Time to build a new economics

Time is running out to address climate change and build a new kind of economics that will not damage the environment, according to green thinker Jonathon Porritt. Writing in his new book, Living Within Our Means, Mr Porritt argues that politicians now have a unique opportunity to rebuild economies in a more sustainable way. But, he continues, if the problems are ignored it could lead to a ‘perfect storm’ as accelerating climate change and financial meltdown collide.

“Unless we put the imperative of living within our means, both financially and environmentally, absolutely at the heart of everything we do to dig ourselves out of this recession, then any economic reprieve that we enjoy at the end of that time will be as bittersweet as it will be short-lived,” writes Mr Porritt, founder director of sustainable development charity Forum for the Future and chairman of the UK Sustainable Development Commission.

“Do we really want to be remembered as the generation that managed to rescue the global banking system even as we allowed the natural world to collapse around us?” he asks.

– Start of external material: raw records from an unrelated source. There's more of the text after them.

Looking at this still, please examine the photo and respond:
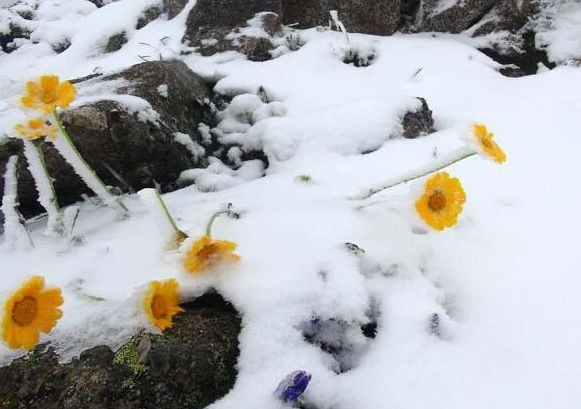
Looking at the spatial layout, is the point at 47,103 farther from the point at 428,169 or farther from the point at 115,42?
the point at 115,42

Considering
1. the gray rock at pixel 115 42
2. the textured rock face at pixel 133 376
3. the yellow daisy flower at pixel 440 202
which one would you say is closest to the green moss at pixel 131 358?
the textured rock face at pixel 133 376

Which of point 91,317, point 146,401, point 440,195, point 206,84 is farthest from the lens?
point 206,84

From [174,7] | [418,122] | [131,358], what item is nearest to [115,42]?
[174,7]

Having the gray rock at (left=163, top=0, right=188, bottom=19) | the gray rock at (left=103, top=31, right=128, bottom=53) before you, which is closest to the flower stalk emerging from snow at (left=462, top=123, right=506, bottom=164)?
the gray rock at (left=163, top=0, right=188, bottom=19)

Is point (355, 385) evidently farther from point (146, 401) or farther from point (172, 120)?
point (172, 120)

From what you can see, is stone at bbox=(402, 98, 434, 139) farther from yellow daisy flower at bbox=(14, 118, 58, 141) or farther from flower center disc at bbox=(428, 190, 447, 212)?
yellow daisy flower at bbox=(14, 118, 58, 141)

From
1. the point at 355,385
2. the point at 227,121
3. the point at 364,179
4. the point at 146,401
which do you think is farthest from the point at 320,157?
the point at 146,401

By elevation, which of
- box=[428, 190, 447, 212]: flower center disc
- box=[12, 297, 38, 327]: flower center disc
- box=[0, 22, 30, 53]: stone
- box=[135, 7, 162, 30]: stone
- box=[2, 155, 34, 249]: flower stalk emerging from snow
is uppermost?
box=[428, 190, 447, 212]: flower center disc
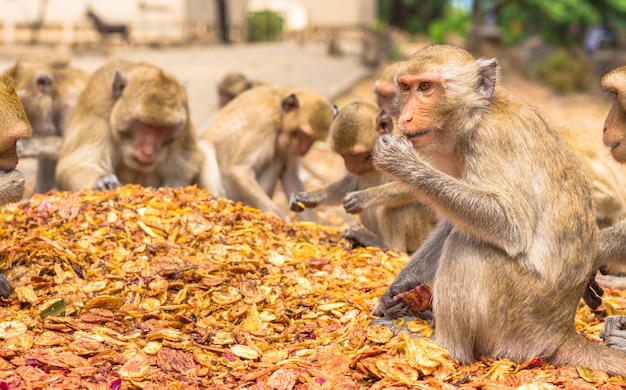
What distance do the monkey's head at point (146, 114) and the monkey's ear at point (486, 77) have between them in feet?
11.1

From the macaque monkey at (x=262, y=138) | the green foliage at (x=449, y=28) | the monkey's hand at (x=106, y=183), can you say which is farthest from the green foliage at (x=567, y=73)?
the monkey's hand at (x=106, y=183)

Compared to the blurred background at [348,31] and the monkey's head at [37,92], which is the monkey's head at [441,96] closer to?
the monkey's head at [37,92]

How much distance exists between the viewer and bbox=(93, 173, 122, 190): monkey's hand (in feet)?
22.5

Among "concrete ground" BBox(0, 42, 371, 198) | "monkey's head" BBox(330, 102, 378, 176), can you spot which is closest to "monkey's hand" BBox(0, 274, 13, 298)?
"monkey's head" BBox(330, 102, 378, 176)

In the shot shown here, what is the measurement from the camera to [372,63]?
875 inches

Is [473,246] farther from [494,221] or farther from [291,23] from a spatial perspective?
[291,23]

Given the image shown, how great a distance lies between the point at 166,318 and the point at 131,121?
277 centimetres

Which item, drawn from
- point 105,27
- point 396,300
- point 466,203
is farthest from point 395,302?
point 105,27

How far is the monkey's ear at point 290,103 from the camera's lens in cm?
766

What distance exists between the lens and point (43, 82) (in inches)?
317

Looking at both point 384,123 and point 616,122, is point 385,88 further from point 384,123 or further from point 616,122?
point 616,122

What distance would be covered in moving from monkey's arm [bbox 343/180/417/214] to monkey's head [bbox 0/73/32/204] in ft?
8.09

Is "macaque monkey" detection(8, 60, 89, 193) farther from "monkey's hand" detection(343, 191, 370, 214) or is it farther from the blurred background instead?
the blurred background

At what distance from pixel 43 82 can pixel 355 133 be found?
11.5ft
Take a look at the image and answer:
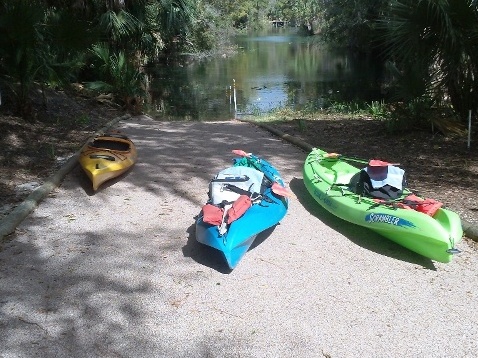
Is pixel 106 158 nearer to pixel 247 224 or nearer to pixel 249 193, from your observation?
pixel 249 193

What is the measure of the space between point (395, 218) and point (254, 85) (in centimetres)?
2515

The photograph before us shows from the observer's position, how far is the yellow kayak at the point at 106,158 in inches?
261

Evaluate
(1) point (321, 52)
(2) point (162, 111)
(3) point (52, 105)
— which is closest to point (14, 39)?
(3) point (52, 105)

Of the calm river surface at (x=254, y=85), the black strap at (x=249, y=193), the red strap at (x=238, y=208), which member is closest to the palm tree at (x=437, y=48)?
the black strap at (x=249, y=193)

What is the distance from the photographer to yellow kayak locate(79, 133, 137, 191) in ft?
21.7

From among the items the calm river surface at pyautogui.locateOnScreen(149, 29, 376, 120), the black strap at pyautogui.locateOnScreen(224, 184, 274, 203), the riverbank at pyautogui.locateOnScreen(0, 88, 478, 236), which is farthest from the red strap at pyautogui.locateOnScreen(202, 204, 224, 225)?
the calm river surface at pyautogui.locateOnScreen(149, 29, 376, 120)

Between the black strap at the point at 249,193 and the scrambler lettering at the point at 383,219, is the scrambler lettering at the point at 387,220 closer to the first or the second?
the scrambler lettering at the point at 383,219

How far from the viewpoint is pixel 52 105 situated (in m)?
11.6

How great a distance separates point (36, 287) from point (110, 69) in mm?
11361

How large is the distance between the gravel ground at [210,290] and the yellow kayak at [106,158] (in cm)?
38

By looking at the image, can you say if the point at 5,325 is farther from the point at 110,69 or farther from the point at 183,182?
the point at 110,69

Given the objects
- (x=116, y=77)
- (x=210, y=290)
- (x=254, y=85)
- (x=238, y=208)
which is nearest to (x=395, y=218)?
(x=238, y=208)

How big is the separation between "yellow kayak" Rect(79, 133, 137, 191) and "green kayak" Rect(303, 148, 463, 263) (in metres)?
2.62

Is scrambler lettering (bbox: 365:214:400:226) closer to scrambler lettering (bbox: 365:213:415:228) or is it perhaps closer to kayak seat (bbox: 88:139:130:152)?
scrambler lettering (bbox: 365:213:415:228)
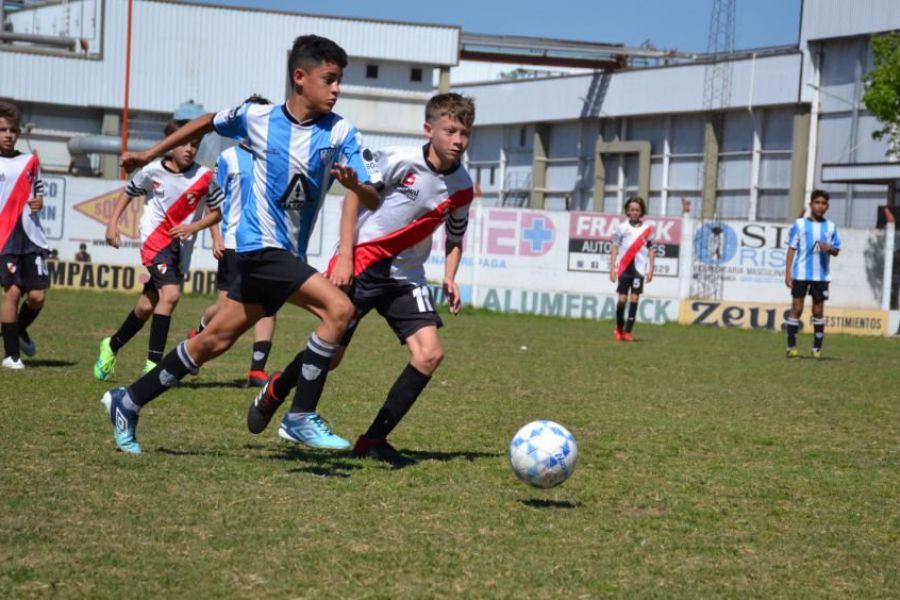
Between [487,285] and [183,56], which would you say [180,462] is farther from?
[183,56]

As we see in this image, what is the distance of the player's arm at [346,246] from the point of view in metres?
6.66

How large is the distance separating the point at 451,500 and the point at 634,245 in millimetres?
15279

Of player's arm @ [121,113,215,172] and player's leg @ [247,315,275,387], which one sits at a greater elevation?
player's arm @ [121,113,215,172]

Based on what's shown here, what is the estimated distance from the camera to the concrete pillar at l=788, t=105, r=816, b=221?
45.0 meters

Although he welcomes the UK’s Climate Change Act, Porritt warns that there is no serious indicator that the government is using the current crisis to rethink the way we live and the way we create wealth. He sets out in detail how “Anglo-American deregulated, debt-driven, growth-at-all-costs capitalism” is responsible not only for the near-collapse of the global banking system but also the “near-imminent collapse of the ecological systems on which we all depend.”